Pierwszy prototyp ma być gotowy w 2026 roku i kierowany jest do osób, które „chcą mieć dzieci, ale wolą uniknąć tradycyjnej ciąży”. Cena urządzenia: ok 100 000 juanów, czyli 50 tys. zł.

Chiny, które mają ambicję stać się mocarstwem technologicznym, nie przejmują się kwestiami etycznymi i moralnymi. W jednym z wywiadów, dr Zhang powiedział, że zespół naukowców z jego firmy przeprowadził już dyskusje z władzami prowincji Guangdong i przedłożył odpowiednie propozycje prawne, które mają uregulować robo-matki.

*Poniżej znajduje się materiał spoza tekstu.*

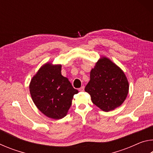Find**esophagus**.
Listing matches in <instances>:
<instances>
[{
	"label": "esophagus",
	"instance_id": "obj_1",
	"mask_svg": "<svg viewBox=\"0 0 153 153\" xmlns=\"http://www.w3.org/2000/svg\"><path fill=\"white\" fill-rule=\"evenodd\" d=\"M79 91H81V92H83L84 90V86H82L81 88H80L79 89Z\"/></svg>",
	"mask_w": 153,
	"mask_h": 153
}]
</instances>
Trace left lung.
<instances>
[{
  "label": "left lung",
  "instance_id": "8db88e82",
  "mask_svg": "<svg viewBox=\"0 0 153 153\" xmlns=\"http://www.w3.org/2000/svg\"><path fill=\"white\" fill-rule=\"evenodd\" d=\"M90 77L85 91L100 109L108 112L123 104L129 92V83L120 67L102 56L91 69Z\"/></svg>",
  "mask_w": 153,
  "mask_h": 153
}]
</instances>
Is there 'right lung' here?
<instances>
[{
    "label": "right lung",
    "mask_w": 153,
    "mask_h": 153,
    "mask_svg": "<svg viewBox=\"0 0 153 153\" xmlns=\"http://www.w3.org/2000/svg\"><path fill=\"white\" fill-rule=\"evenodd\" d=\"M61 65L46 63L31 79L30 92L33 102L44 115L54 120L67 115L74 95L78 93L68 78L62 76Z\"/></svg>",
    "instance_id": "obj_1"
}]
</instances>
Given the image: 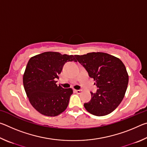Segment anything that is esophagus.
<instances>
[{
    "label": "esophagus",
    "instance_id": "esophagus-1",
    "mask_svg": "<svg viewBox=\"0 0 147 147\" xmlns=\"http://www.w3.org/2000/svg\"><path fill=\"white\" fill-rule=\"evenodd\" d=\"M74 91H75L76 93H78V94H80L82 93V90H80V89H79V90H76V89H75Z\"/></svg>",
    "mask_w": 147,
    "mask_h": 147
}]
</instances>
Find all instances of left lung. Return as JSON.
Returning a JSON list of instances; mask_svg holds the SVG:
<instances>
[{"label":"left lung","mask_w":147,"mask_h":147,"mask_svg":"<svg viewBox=\"0 0 147 147\" xmlns=\"http://www.w3.org/2000/svg\"><path fill=\"white\" fill-rule=\"evenodd\" d=\"M74 57L96 82V93L91 92V100L84 104L89 113L104 116L121 104L128 84V74L120 59L104 53H90Z\"/></svg>","instance_id":"obj_1"}]
</instances>
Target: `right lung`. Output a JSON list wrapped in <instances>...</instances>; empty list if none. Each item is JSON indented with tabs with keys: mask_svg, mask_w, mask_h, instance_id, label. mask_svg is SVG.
I'll return each mask as SVG.
<instances>
[{
	"mask_svg": "<svg viewBox=\"0 0 147 147\" xmlns=\"http://www.w3.org/2000/svg\"><path fill=\"white\" fill-rule=\"evenodd\" d=\"M76 61L74 56L45 52L29 59L23 74L24 88L32 106L42 115L55 117L67 108L71 88L56 84L64 64Z\"/></svg>",
	"mask_w": 147,
	"mask_h": 147,
	"instance_id": "add662e5",
	"label": "right lung"
}]
</instances>
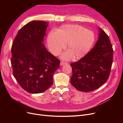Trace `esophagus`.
I'll return each instance as SVG.
<instances>
[{"label":"esophagus","instance_id":"esophagus-1","mask_svg":"<svg viewBox=\"0 0 123 123\" xmlns=\"http://www.w3.org/2000/svg\"><path fill=\"white\" fill-rule=\"evenodd\" d=\"M68 64L67 62H64V61H61L60 62V65H65V64Z\"/></svg>","mask_w":123,"mask_h":123}]
</instances>
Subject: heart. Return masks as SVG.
Masks as SVG:
<instances>
[{"mask_svg": "<svg viewBox=\"0 0 123 123\" xmlns=\"http://www.w3.org/2000/svg\"><path fill=\"white\" fill-rule=\"evenodd\" d=\"M95 39L94 32L82 26L65 25L61 26L56 33H50L47 41L50 50L55 55L59 54L67 44L68 51L62 58L69 60L73 56L75 59L84 56L92 46Z\"/></svg>", "mask_w": 123, "mask_h": 123, "instance_id": "1", "label": "heart"}]
</instances>
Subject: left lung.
Listing matches in <instances>:
<instances>
[{
	"label": "left lung",
	"mask_w": 123,
	"mask_h": 123,
	"mask_svg": "<svg viewBox=\"0 0 123 123\" xmlns=\"http://www.w3.org/2000/svg\"><path fill=\"white\" fill-rule=\"evenodd\" d=\"M99 39L94 48L77 62L70 64L72 85L78 91L90 92L107 81L113 59V49L108 35L99 29Z\"/></svg>",
	"instance_id": "left-lung-1"
}]
</instances>
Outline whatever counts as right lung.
Wrapping results in <instances>:
<instances>
[{
    "mask_svg": "<svg viewBox=\"0 0 123 123\" xmlns=\"http://www.w3.org/2000/svg\"><path fill=\"white\" fill-rule=\"evenodd\" d=\"M48 23L32 21L19 30L11 47L13 75L29 93L45 92L53 84V76L60 60L43 44Z\"/></svg>",
    "mask_w": 123,
    "mask_h": 123,
    "instance_id": "obj_1",
    "label": "right lung"
}]
</instances>
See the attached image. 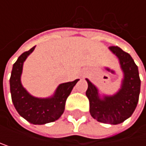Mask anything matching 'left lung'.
I'll return each mask as SVG.
<instances>
[{
  "label": "left lung",
  "instance_id": "obj_1",
  "mask_svg": "<svg viewBox=\"0 0 146 146\" xmlns=\"http://www.w3.org/2000/svg\"><path fill=\"white\" fill-rule=\"evenodd\" d=\"M110 49L119 59L125 75L121 89L112 97L104 96V98H100L98 89L86 79V96L90 102V113L93 118L109 125H118L134 112L139 98L141 81L132 57L117 46H111Z\"/></svg>",
  "mask_w": 146,
  "mask_h": 146
}]
</instances>
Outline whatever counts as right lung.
I'll use <instances>...</instances> for the list:
<instances>
[{"mask_svg":"<svg viewBox=\"0 0 146 146\" xmlns=\"http://www.w3.org/2000/svg\"><path fill=\"white\" fill-rule=\"evenodd\" d=\"M35 48V46L21 54L14 63L9 80L10 92L14 106L21 117L33 125H44L57 120L62 116L66 100L79 79L60 84L52 98L32 97L21 85V75L24 61Z\"/></svg>","mask_w":146,"mask_h":146,"instance_id":"right-lung-1","label":"right lung"}]
</instances>
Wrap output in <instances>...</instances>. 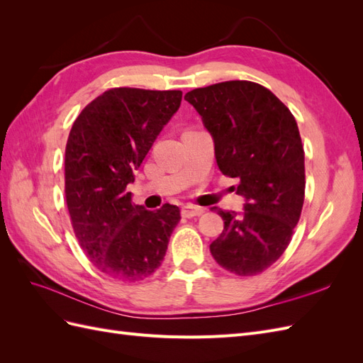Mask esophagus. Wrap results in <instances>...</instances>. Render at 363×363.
<instances>
[{"mask_svg":"<svg viewBox=\"0 0 363 363\" xmlns=\"http://www.w3.org/2000/svg\"><path fill=\"white\" fill-rule=\"evenodd\" d=\"M203 213V208L200 207H195V206H183L182 207V215L184 218H194V216H199Z\"/></svg>","mask_w":363,"mask_h":363,"instance_id":"1","label":"esophagus"}]
</instances>
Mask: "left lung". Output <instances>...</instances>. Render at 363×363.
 <instances>
[{
  "label": "left lung",
  "mask_w": 363,
  "mask_h": 363,
  "mask_svg": "<svg viewBox=\"0 0 363 363\" xmlns=\"http://www.w3.org/2000/svg\"><path fill=\"white\" fill-rule=\"evenodd\" d=\"M215 142L219 169L238 179L247 200L236 215L213 207L224 219L211 244L219 267L252 277L276 263L288 248L304 203V148L289 108L265 86L233 80L184 95Z\"/></svg>",
  "instance_id": "8db88e82"
}]
</instances>
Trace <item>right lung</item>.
<instances>
[{
    "label": "right lung",
    "mask_w": 363,
    "mask_h": 363,
    "mask_svg": "<svg viewBox=\"0 0 363 363\" xmlns=\"http://www.w3.org/2000/svg\"><path fill=\"white\" fill-rule=\"evenodd\" d=\"M182 91L113 87L87 104L65 148V196L75 238L107 277L136 283L162 265L180 208L145 211L127 184L163 125L177 112Z\"/></svg>",
    "instance_id": "add662e5"
}]
</instances>
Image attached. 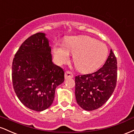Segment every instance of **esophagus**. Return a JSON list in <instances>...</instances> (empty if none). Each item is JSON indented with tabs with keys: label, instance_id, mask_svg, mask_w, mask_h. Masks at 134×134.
<instances>
[{
	"label": "esophagus",
	"instance_id": "obj_1",
	"mask_svg": "<svg viewBox=\"0 0 134 134\" xmlns=\"http://www.w3.org/2000/svg\"><path fill=\"white\" fill-rule=\"evenodd\" d=\"M73 77H74V75L71 72H69V71L65 72V79H70V78H73Z\"/></svg>",
	"mask_w": 134,
	"mask_h": 134
}]
</instances>
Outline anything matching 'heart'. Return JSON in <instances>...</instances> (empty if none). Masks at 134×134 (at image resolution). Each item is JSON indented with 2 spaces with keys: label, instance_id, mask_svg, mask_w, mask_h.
I'll list each match as a JSON object with an SVG mask.
<instances>
[{
  "label": "heart",
  "instance_id": "1",
  "mask_svg": "<svg viewBox=\"0 0 134 134\" xmlns=\"http://www.w3.org/2000/svg\"><path fill=\"white\" fill-rule=\"evenodd\" d=\"M53 53L60 64L67 62L70 53H72L77 69L82 73H90L103 65L107 59L108 49L105 44L90 36H73L67 40L66 46L55 44Z\"/></svg>",
  "mask_w": 134,
  "mask_h": 134
}]
</instances>
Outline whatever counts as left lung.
Segmentation results:
<instances>
[{"label": "left lung", "instance_id": "1", "mask_svg": "<svg viewBox=\"0 0 134 134\" xmlns=\"http://www.w3.org/2000/svg\"><path fill=\"white\" fill-rule=\"evenodd\" d=\"M116 79L117 62L111 50L105 64L99 70L75 77V95L77 104L87 111L100 108L113 94Z\"/></svg>", "mask_w": 134, "mask_h": 134}]
</instances>
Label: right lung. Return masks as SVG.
Returning a JSON list of instances; mask_svg holds the SVG:
<instances>
[{"label": "right lung", "mask_w": 134, "mask_h": 134, "mask_svg": "<svg viewBox=\"0 0 134 134\" xmlns=\"http://www.w3.org/2000/svg\"><path fill=\"white\" fill-rule=\"evenodd\" d=\"M12 79L15 93L25 107L41 111L51 106L55 89L64 81V71L52 62L45 33L35 34L23 43L13 59Z\"/></svg>", "instance_id": "right-lung-1"}]
</instances>
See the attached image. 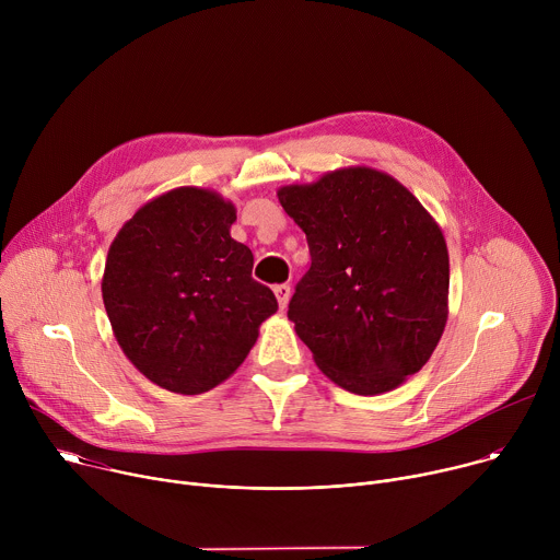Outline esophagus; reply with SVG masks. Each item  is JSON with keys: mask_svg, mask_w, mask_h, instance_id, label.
Masks as SVG:
<instances>
[{"mask_svg": "<svg viewBox=\"0 0 560 560\" xmlns=\"http://www.w3.org/2000/svg\"><path fill=\"white\" fill-rule=\"evenodd\" d=\"M275 296H277V303L279 307H288V301H290V285L281 283V285H275Z\"/></svg>", "mask_w": 560, "mask_h": 560, "instance_id": "34e87169", "label": "esophagus"}]
</instances>
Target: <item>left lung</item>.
<instances>
[{"label": "left lung", "mask_w": 560, "mask_h": 560, "mask_svg": "<svg viewBox=\"0 0 560 560\" xmlns=\"http://www.w3.org/2000/svg\"><path fill=\"white\" fill-rule=\"evenodd\" d=\"M305 232L312 266L288 318L339 387L376 396L417 374L447 324L443 230L392 175L368 166L277 190Z\"/></svg>", "instance_id": "left-lung-1"}]
</instances>
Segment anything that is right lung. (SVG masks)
Here are the masks:
<instances>
[{
    "mask_svg": "<svg viewBox=\"0 0 560 560\" xmlns=\"http://www.w3.org/2000/svg\"><path fill=\"white\" fill-rule=\"evenodd\" d=\"M236 208L182 186L145 201L108 248L102 296L128 361L154 385L201 394L236 372L277 312L253 279V253L234 242Z\"/></svg>",
    "mask_w": 560,
    "mask_h": 560,
    "instance_id": "obj_1",
    "label": "right lung"
}]
</instances>
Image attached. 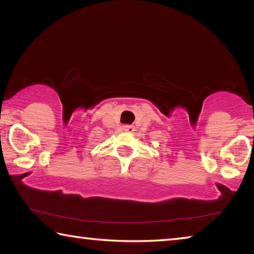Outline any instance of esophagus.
I'll list each match as a JSON object with an SVG mask.
<instances>
[{
    "instance_id": "34e87169",
    "label": "esophagus",
    "mask_w": 254,
    "mask_h": 254,
    "mask_svg": "<svg viewBox=\"0 0 254 254\" xmlns=\"http://www.w3.org/2000/svg\"><path fill=\"white\" fill-rule=\"evenodd\" d=\"M122 130L124 131V132H127V133H132L133 131H134V127L133 126H123L122 127Z\"/></svg>"
}]
</instances>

Mimo to, technologia wzbudziła kontrowersje nawet na chińskich platformach społecznościowych i podzieliła internautów. Kiedy jedni są zdania, że rozwój płodu mechanicznym środowisku bez kontaktu z matką jest po prostu okrutne, inni nie kryją entuzjazmu podkreślając, że „kobiety nie będą już musiały cierpieć”.

Na razie nie ma żadnych potwierdzonych i wiarygodnych informacji na temat projektu. Kaiwa Robot Technology nie przedstawił ani prototypu, ani odpowiedział na pytania dotyczące procesu zapłodnienia, ani nie wyjaśnił, jak dokładnie będą dostarczane składniki odżywcze do łona matki.